Duplicate Content
What is duplicate content? Duplicate content occurs when there is the exact same (or very similar) content appearing in multiple places on a website.
There are several SEO issues that can occur when a website has duplicate content, including crawl budget issues, search engine indexing issues, index bloat, keyword cannibalization, and canonical tag issues.
Our SEO Office Hours recaps below compile best practices Google has recommended for websites dealing with duplicate content issues.
(See Lumar’s full guide to duplicate content for even more actionable tips on how SEOs can address duplicate content issues.)
For even more on website content best practices for SEO, read our Guide to Optimizing Website Content for Search — or explore our Website Intelligence Academy resources on SEO & Content.
Avoid Having Domains Additionally Accessible as CDN Subdomains
If the same content exists on a main domain and as a subdomain of a CDN, it can be indexed separately. This also means Google will have to crawl more to see the same amount of content. Use redirects, canonical tags, internal linking and sitemaps to set a preferred version.

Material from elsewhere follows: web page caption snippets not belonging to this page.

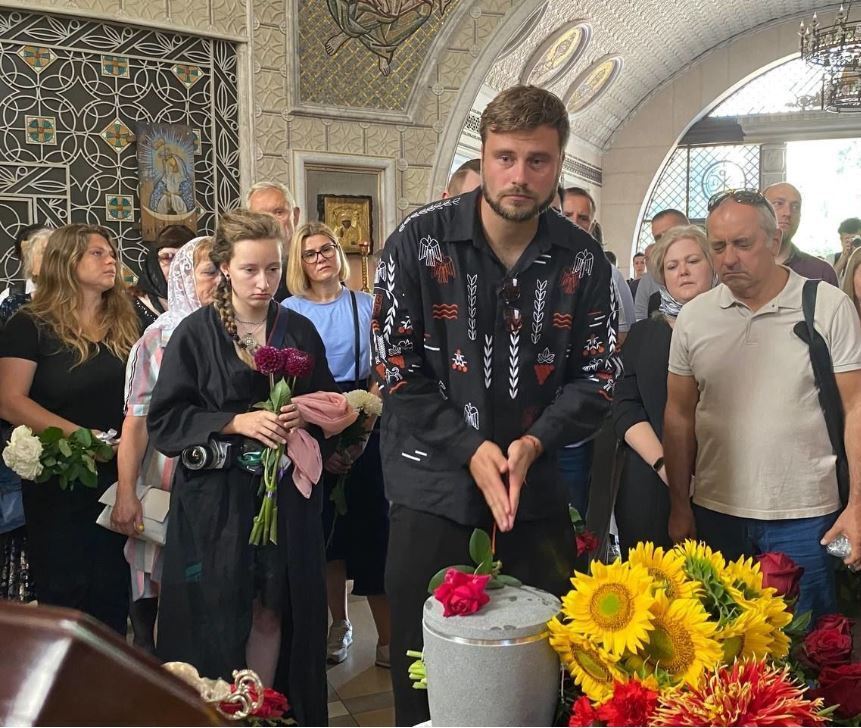 В Киеве перезахоронят Руслану Писанку: муж Игорь нашел новое место и заказал памятник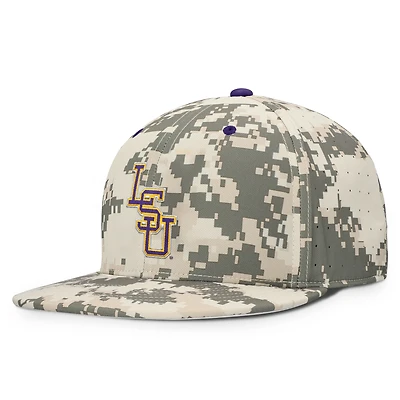 Casquette ajustée Nike Digital Camo LSU Tigers 2025 Dugout True Performance pour homme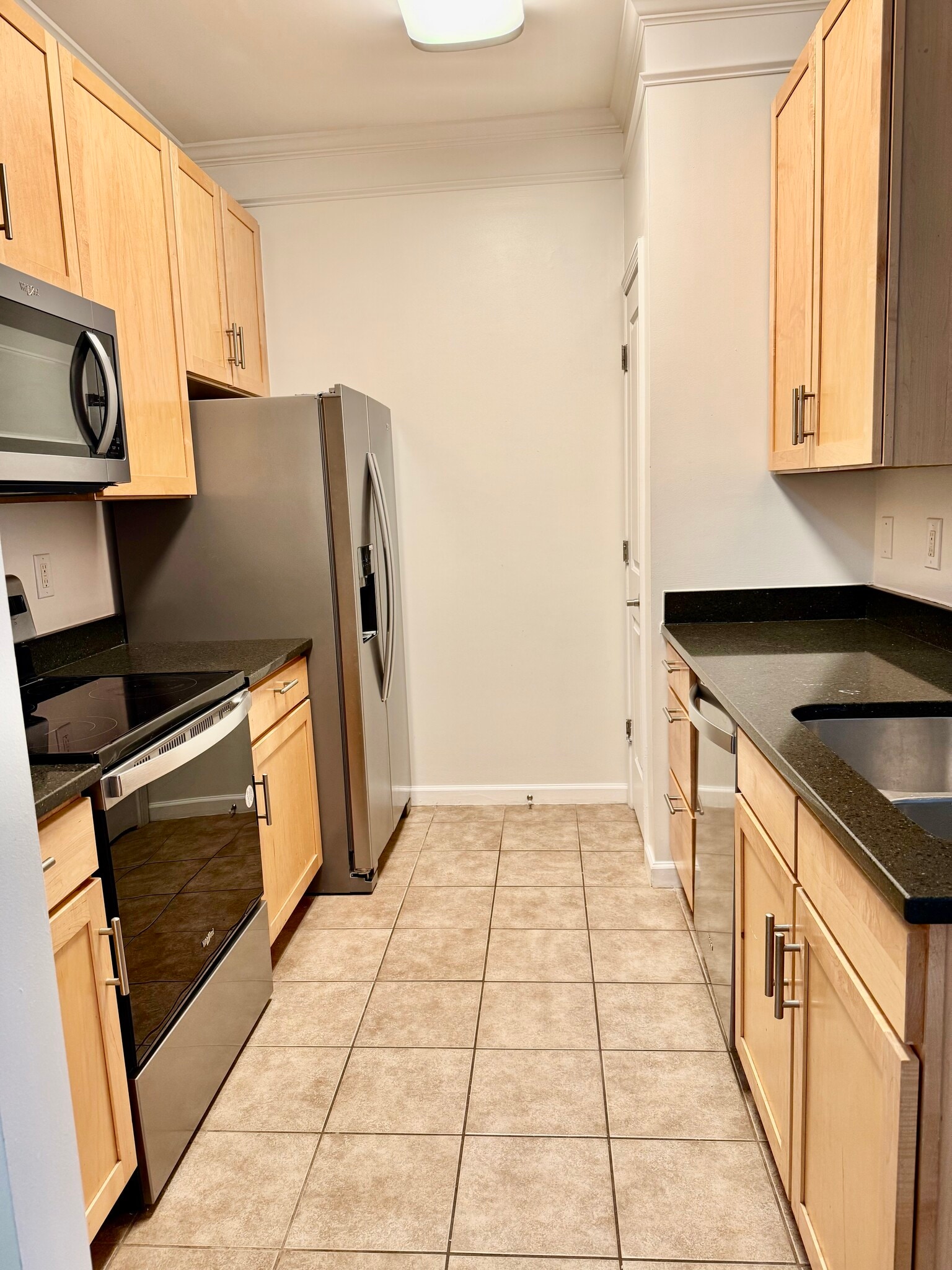 Building Photo - 1755 Central Park Rd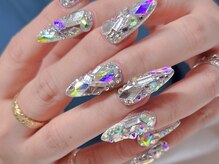 モアネイル 新宿/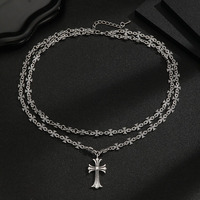 Collier croix vintage en acier inoxydable à 2 couches, chaîne à maillons fleuris argentée vieillie, pendentif gothique unisexe, style punk tendance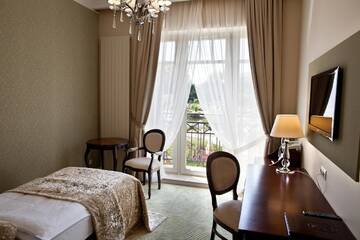 Фото номера Одноместный номер с видом на сад Отель Rezydencja Luxury Hotel Bytom Piekary Śląskie г. Пекары-Слёнске 2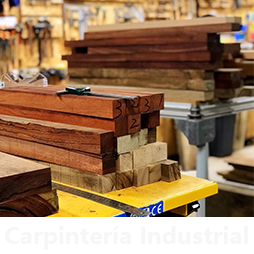 Sujeción y corte neumático para maquinaria de madera.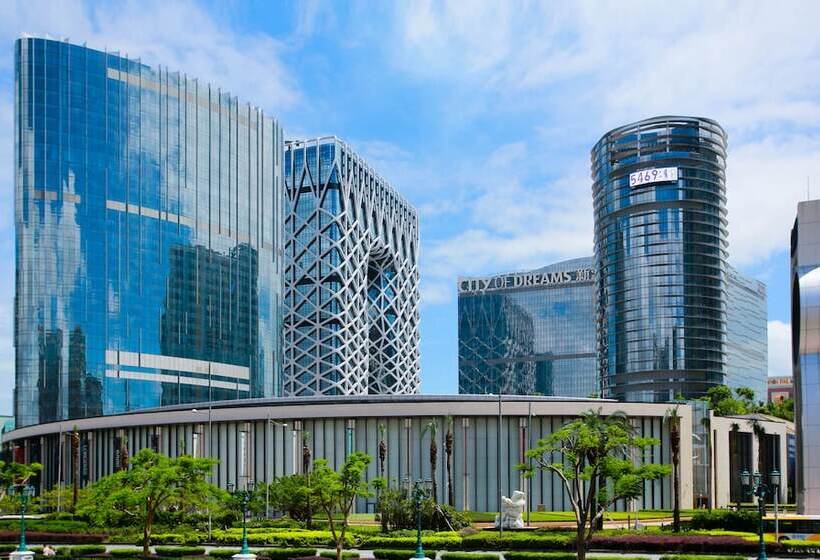 هتل City Of Dreams Macau   Nüwa Macau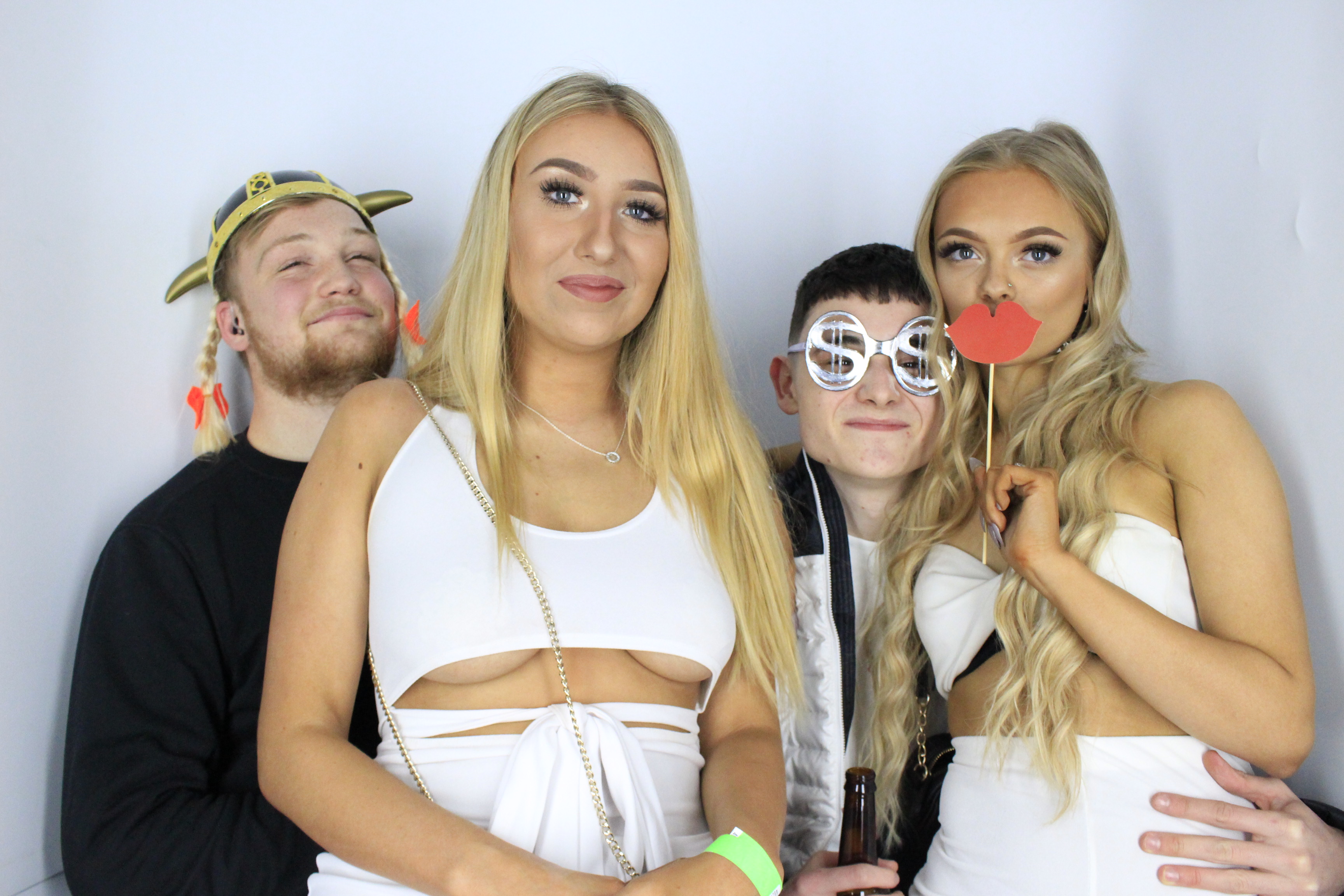 Issy & Alice's 18th Birthday Party | View more photos from the event at gallery.myphotoboothexperience.co.uk/u/MyPhotoBoothExperienceLtd/Issy-Alices-18th-Birthday-Party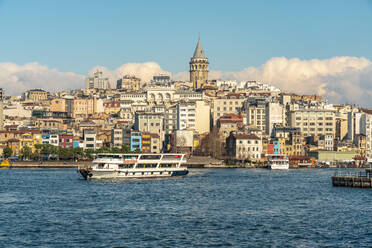 Türkei, Istanbul, Tourboot auf dem Goldenen Horn und im Viertel Karakoy - ISF24859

Copyright Violations & Duplicate Content Affect How Google Assesses the Rest of Your Site
If the majority of your content is flagged for something like DMCA copyright violations, Google may decide that the rest of your content isn’t high enough quality to show to users either.
Combine Duplicate Pages Across Owned Sites Into One Page
If you have duplicate pages across different sites, try grouping them into one page and listing the different locations where that service or product is available so you have one strong page to rank with.
GSC May Not Show Data For Your Other Same Language Sites if Content is Identical
Hreflang data may only appear for one of your sites in Search Console if the content is identical across a collection of same language sites e.g. UK and US. Use the ‘Inspect URL’ tool to check for issues like this.
Google Folds Together Different Country Versions in Search Unless Content is Unique
With different country versions of sites on different ccTLDs, Google will fold these together in search unless they have unique content. John recommends providing localised content on these different ccTLDs to make them as relevant as possible to users as well as consulting with experts in this area.
Canonicalise Duplicate Pages Between Your Sites so They’re Not Seen as Doorway Pages
Use the canonical tag if you are offering the same products on lots of different sites so Google doesn’t suspect that these are doorway pages.
Make Same Language, Different Country Page Versions Unique to Avoid Being Folded Together
International sites with different country versions with the same language can be problematic if Google folds them together in the index e.g. German and Austrian sites with the same content. John recommends making the content on these versions as different as possible, however this isn’t always possible, like with product pages. Webmasters can check if pages are being folded together by using an info: query to check the canonical version.
Use canonicalization Instead of Noindex for Duplicate Content
John recommends using rel=canonical instead of noindex in order to deal with duplicate content in the best way. This way the signals from both page versions can be combined rather than dropping all the signals from the noindexed page.
Duplicate PDFs Are Seen as Duplicate Content
Duplicate PDFs are seen in the same way as duplicate content. For duplicate PDFs Google would pick one to show in the search results.
Google Can Proactively Assume Duplicate Pages Before Crawling Them
Google will sometimes assumes that pages are duplicates before crawling them. This can happen when you have multiple parameters for your URLs that don’t actually change the content being served.